The death, which came months after Gurion went under the knife, devastated their family, especially his wife Roda.

“From then on, he became a devotee of the Nazarene. Whatever he does in life, he devotes it to the Nazarene,” Lapuz said.

This year, Gurion started serving the Black Nazarene on Jan. 1, and since then was unable to get a proper rest.

Devout Catholic

Gurion started out as an usher in Quiapo church during Friday and Sunday masses. He became active in Church activities that when he applied to become one of the hijos for the procession, he was immediately accepted.

“That was his dream (to be a member of the hijos). He felt like doing something that others cannot do,” Lapuz said.

While serving the church, Gurion’s business and health improved.

It did not take a year before Gurion was able to regain his strength, or so he believed. His nephew Anthony Radaso, 29, said his uncle started biking around Luneta Park and joining marathons not long after the surgery.

“He could even finish 50 to 60-kilometer run,” Radaso said.

Gurion’s family believed that he was physically fit again. Besides, one could rarely hear the gym buff complain about his health.

“He was always lively and funny. Before he died, he was always making fun of the people working in the church. We never expected this would happen to him,” sister-in-law Isabela Lapuz said.

Isabela and Jun said there was nothing unusual about their brother-in-law yesterday, except for one thing.

“He was always the first to eat. But yesterday, instead of eating first, he served every one of us,” Jun said.

A day before the Black Nazarene feast, Gurion complained of chest pains to his fellow hijos.

He was advised to rest but because of his commitment, Gurion insisted on serving the Black Nazarene.

Isabela is unsure how Roda, the widow, would take the blow when she is still reeling from her daughter’s death.

“Her husband has been her inspiration. Now that he is gone… I don’t know,” Isabela said.

Trying it out

Just like Gurion and a million others, 39-year-old Maureen Sananile became a devotee of the Nazarene.

Sananile has long been curious on how it is to join the procession of the Feast of the Black Nazarene.
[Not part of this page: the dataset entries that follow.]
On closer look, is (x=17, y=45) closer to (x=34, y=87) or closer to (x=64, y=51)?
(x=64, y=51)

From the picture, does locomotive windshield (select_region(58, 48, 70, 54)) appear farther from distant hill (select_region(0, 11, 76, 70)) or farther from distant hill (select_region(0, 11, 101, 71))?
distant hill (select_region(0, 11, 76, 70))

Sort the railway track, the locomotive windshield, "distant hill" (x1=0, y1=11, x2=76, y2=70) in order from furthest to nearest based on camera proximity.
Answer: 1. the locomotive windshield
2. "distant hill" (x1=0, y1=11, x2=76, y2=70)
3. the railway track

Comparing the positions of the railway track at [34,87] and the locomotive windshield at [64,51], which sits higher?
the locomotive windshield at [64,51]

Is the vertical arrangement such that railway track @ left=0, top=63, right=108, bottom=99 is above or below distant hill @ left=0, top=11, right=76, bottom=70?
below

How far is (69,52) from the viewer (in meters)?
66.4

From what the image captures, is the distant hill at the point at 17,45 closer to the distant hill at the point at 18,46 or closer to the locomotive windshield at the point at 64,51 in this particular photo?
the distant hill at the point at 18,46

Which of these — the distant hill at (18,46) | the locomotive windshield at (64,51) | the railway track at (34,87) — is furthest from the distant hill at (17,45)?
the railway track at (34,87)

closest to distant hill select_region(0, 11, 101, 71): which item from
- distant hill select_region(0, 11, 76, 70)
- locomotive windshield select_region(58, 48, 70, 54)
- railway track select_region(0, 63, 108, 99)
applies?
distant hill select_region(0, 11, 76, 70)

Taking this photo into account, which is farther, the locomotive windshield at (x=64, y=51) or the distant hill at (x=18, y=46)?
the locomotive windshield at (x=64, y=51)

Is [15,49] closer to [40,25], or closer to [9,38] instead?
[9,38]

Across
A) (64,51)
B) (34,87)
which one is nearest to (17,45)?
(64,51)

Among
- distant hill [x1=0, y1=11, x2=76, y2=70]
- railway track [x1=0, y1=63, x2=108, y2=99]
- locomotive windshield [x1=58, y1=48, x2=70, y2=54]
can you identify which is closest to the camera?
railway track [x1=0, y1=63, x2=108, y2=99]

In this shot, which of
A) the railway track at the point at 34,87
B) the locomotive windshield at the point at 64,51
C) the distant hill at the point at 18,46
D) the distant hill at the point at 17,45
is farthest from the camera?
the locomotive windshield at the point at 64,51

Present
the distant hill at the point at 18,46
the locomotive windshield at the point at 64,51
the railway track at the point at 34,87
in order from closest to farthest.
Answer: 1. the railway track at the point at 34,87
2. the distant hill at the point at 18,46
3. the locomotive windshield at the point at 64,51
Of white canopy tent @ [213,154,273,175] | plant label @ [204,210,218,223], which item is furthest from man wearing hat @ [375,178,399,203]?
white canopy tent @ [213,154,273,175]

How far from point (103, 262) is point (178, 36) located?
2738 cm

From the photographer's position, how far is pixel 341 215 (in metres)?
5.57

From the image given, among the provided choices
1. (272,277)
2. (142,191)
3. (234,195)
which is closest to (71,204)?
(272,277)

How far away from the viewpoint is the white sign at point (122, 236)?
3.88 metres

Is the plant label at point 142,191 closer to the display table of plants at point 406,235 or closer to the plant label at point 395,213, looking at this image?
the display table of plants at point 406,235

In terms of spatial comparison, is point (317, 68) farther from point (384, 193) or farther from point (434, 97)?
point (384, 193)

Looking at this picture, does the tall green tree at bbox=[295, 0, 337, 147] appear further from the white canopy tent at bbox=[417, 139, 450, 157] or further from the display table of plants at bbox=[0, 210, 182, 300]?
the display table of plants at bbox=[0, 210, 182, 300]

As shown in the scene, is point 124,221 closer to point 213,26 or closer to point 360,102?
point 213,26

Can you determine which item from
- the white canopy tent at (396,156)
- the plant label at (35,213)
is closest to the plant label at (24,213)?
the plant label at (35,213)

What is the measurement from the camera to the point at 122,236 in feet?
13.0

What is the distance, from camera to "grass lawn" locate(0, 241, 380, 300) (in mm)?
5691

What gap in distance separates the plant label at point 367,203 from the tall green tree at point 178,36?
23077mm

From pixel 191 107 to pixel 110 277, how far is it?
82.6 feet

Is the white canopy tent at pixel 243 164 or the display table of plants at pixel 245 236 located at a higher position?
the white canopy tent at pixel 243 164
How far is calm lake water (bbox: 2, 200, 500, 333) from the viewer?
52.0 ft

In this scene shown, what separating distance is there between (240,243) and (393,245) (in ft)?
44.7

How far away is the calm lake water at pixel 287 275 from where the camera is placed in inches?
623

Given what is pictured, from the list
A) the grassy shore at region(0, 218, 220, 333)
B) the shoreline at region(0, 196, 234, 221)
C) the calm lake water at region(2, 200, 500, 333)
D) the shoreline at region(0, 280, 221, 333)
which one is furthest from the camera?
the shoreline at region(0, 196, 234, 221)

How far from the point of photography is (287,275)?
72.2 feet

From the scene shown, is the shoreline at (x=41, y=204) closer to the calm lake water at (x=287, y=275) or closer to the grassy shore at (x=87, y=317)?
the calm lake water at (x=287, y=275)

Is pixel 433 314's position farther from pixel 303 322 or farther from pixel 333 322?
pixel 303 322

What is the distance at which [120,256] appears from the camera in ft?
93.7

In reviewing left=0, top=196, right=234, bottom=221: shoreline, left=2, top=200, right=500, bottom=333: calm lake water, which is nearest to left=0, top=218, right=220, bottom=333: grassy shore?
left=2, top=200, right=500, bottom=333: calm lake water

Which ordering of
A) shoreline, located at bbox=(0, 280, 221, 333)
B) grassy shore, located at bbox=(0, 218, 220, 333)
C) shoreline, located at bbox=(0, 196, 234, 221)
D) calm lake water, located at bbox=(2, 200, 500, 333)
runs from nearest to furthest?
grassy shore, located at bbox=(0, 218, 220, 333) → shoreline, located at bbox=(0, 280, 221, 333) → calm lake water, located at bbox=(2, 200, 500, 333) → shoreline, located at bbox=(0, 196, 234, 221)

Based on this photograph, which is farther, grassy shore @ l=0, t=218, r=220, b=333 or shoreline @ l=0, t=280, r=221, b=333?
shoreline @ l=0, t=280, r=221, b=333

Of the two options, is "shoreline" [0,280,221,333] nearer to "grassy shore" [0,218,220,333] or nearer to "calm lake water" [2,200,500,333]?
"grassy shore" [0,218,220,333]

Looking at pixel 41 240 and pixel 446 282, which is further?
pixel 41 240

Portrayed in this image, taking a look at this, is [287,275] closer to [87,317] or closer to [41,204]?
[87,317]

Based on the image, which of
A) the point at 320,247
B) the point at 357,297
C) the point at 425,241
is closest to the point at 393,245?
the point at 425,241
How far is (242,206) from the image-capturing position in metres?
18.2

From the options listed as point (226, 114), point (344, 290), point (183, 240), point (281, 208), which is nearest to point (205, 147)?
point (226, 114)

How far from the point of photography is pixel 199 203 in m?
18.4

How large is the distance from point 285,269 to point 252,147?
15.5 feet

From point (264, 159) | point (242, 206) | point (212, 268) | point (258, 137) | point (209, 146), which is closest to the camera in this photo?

Unlike Gurion, Maureen was afraid of being squeezed by the crowd so she never tried it out until yesterday. She joined the millions of devotees with one prayer in mind – her own healing.

“I was diagnosed to have a heart ailment last year and my heart is also enlarged. I have seven children and I’m afraid something will happen to me so I decided to have devotion to the Black Nazarene,” said Maureen, a mother from Blumentritt in Sta. Cruz.

Maureen said she and her husband’s earnings as ambulant vendors of house decorations are not enough to cover for her medication so she wanted to be healed the “natural way.”

As a mother, she would rather spend money for her children’s food and schooling than her own medicines so she is praying through the Black Nazarene to be healed.

Although Maureen could only watch the procession on the sidelines because of her condition, she is hoping that her prayers will be granted.

“I realized the hardship faced by the devotees but I still want to do this again next year, God permitting,” she said.

But for another mother, 44-year-old Mabel Garcia of Sta. Lucia in Novaliches, Quezon City, this year’s procession is dedicated to the healing of her 16-year-old daughter Nina who has been diagnosed with rheumatic heart disease. – With Sheila Crisostomo?